ファンタジーにリアリティは必要か、という話を耳にします。プラスティックが存在したりしていいのか。議論するまでもないことですが、僕としては議論せねばいられない事情があります。
リアリティ
まず「リアリティとは何か」をはっきりさせる必要があります。これは長い話をしても仕方ありません。「その作品らしさ」です。中世ヨーロッパ風だからといって中世ヨーロッパのリアル(真実)が描かれる必要はありません。場合によっては中世ヨーロッパ風の中にプラスティックが登場することもあるでしょう。
背景
いくらか問題になってくるのは作品の背景ではないでしょうか。作品が読まれている時代・時期・媒体・カテゴリーにおける一般的な世界観がどうしても浸透してきてしまいます。浸透する隙間もなしに世界観を書き込みでもしなければ、読者が既に持っている概念として一般的な世界観を共有することは避けられません。
プラスティック
リアリティは必要です。リアリティがないということは読者を裏切ることです。

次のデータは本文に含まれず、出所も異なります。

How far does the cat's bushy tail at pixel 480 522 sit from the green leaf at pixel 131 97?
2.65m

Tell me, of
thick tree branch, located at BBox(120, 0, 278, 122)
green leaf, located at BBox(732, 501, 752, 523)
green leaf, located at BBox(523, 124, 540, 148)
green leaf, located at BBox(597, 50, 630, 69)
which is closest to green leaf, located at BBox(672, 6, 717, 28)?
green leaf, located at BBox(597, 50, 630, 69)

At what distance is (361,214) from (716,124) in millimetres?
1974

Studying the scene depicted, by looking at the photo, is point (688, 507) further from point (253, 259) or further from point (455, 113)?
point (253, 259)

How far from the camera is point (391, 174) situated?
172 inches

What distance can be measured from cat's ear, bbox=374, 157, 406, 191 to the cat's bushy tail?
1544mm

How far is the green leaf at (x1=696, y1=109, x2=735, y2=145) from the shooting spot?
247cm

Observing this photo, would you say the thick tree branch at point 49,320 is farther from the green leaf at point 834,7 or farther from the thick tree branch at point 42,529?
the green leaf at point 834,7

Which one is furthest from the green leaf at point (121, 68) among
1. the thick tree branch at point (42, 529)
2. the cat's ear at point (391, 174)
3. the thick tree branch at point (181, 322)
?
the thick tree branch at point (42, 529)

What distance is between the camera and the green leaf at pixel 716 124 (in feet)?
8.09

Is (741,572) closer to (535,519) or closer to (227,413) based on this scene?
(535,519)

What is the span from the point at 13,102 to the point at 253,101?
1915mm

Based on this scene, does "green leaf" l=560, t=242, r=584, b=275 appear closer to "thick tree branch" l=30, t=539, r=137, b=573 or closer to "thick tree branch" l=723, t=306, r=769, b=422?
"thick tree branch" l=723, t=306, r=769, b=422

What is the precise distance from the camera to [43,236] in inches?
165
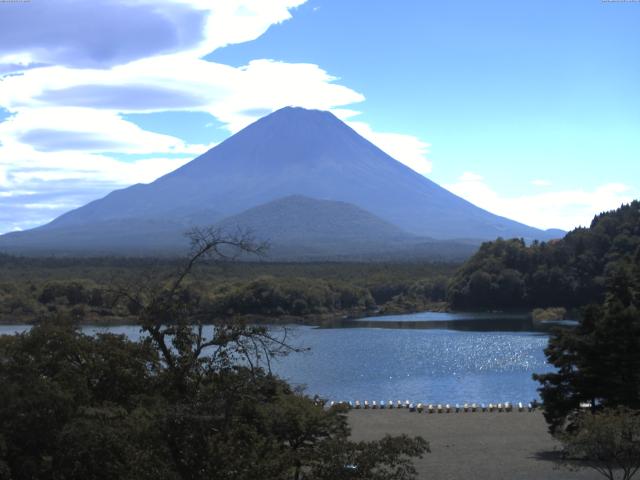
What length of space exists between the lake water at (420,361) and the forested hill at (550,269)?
9.75m

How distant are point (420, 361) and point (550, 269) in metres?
35.8

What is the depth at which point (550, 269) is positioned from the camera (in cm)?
8156

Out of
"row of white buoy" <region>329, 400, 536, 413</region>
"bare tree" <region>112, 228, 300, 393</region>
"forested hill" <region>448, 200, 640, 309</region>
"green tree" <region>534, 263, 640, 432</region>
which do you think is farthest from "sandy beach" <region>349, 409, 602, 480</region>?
"forested hill" <region>448, 200, 640, 309</region>

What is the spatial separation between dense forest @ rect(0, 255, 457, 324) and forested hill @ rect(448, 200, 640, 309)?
5598 mm

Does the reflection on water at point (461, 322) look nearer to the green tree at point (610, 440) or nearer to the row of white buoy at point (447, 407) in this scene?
the row of white buoy at point (447, 407)

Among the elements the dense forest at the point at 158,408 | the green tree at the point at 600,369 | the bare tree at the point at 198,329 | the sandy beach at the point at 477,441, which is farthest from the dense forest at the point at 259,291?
the bare tree at the point at 198,329

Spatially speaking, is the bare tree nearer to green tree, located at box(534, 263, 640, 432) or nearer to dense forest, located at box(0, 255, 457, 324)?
green tree, located at box(534, 263, 640, 432)

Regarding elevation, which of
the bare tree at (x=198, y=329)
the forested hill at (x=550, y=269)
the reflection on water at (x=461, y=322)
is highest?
the forested hill at (x=550, y=269)

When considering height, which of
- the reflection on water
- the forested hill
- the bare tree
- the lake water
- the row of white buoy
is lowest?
the row of white buoy

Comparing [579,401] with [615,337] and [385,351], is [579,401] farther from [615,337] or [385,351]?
[385,351]

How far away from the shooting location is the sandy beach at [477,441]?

リアリティが「その作品らしさ」であるとするならば、リアリティを欠くというのは「その作品らしさ」を失うということです。ハードな作風だったのに、ゆるい作風に変わってしまえば裏切り以外の何物でもありません。ハードな作風の中世ヨーロッパ風作品にプラスティックを登場させてはならないのです。
裏切りの効用
前述で裏切りを悪しげに言ったわけですが、作品的に十分な意味を持っているなら問題ないように思います。例えば清純派だったヒロインが誰にでも股を開くようになったとして、酷い裏切りを受けるわけですが、そこにこそ作品の大きなテーマが潜んでいるのだとしたら、そういう作品なのだと受け止めるべきでしょう。
雨後の竹の子
物や習慣だと話は分かりやすいですが言葉ではどうでしょうか。これも物や習慣と同じくリアリティがあるかどうかで判断すべきでしょうが、人によって選り好みが変わってきそうに思うのです。中世ヨーロッパ風の物語で「雨後の竹の子のように~」と言っても何も感じない人もいれば、違和感がある人もいると思います。この幅が広いのではないか、と考えると語の用い方は難しいような気がします。
事情
作者は自由です。読者が自由である上において、作者も自由です。どんな作品を書いてもいい。ただ、読者としての僕が悲鳴を上げます。僕が読みたいのは僕が夢想する世界の物語で、それはおおよそ中世ヨーロッパ風+ケルト風のファンタジー世界の物語です。ちょっとハードなものが好みです。ですが世の中(ウェブ小説)はゆるい作風に偏っていっています。読者としての僕にとって好みと外れますから、面白くないのです、この風潮が。だから「自由に書けばいいんだよ」という言の意図は置いておくとしても、アンチの立場にならざるを得ないのです。